- _TEXTAUSZUG_:
----

Beiträge von Kristin

    Aber es gibt ja den Ausdruck - und das Phänomen - Schwarmintelligenz. Wäre der nicht auch auf die Sprache anzuwenden? Insofern bin ich da bei Jürgens Auffassung: dass die Sprache den Geist derer enthält, die sie geschaffen haben.

    Tom, ich weiß jetzt gar nicht so richtig, warum ich immer weiter Fragen beantworten soll - zumal ich zu jedem einzelnen Punkt doch schon mehrmals etwas geschrieben habe. Oder was an meiner Meinung so haarsträubend unerträglich ist, dass sie unbedingt widerlegt gehört. Vielleicht ist der Kernpunkt der, dass ich finde, die öffentliche Entschuldigung und vor allem Distanzierung war angebracht, und du findest das nicht. Und da können wir lange hier stehen und Ja! -Nein! - Ja! - Nein! sagen. Aber bringt es das?

----

- _BEREITGESTELLTES MATERIAL_:
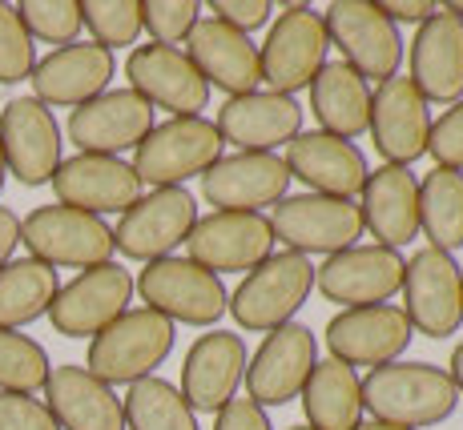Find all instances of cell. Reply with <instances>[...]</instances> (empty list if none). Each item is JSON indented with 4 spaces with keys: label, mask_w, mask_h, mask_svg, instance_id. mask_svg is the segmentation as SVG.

----

Kopieren Sie aus dem Textauszug wortgetreu die Passage, die mit „Beiträge von Kristin“ beginnt und bis einschließlich „bringt es das?“ reicht.

Beiträge von Kristin

    Aber es gibt ja den Ausdruck - und das Phänomen - Schwarmintelligenz. Wäre der nicht auch auf die Sprache anzuwenden? Insofern bin ich da bei Jürgens Auffassung: dass die Sprache den Geist derer enthält, die sie geschaffen haben.

    Tom, ich weiß jetzt gar nicht so richtig, warum ich immer weiter Fragen beantworten soll - zumal ich zu jedem einzelnen Punkt doch schon mehrmals etwas geschrieben habe. Oder was an meiner Meinung so haarsträubend unerträglich ist, dass sie unbedingt widerlegt gehört. Vielleicht ist der Kernpunkt der, dass ich finde, die öffentliche Entschuldigung und vor allem Distanzierung war angebracht, und du findest das nicht. Und da können wir lange hier stehen und Ja! -Nein! - Ja! - Nein! sagen. Aber bringt es das?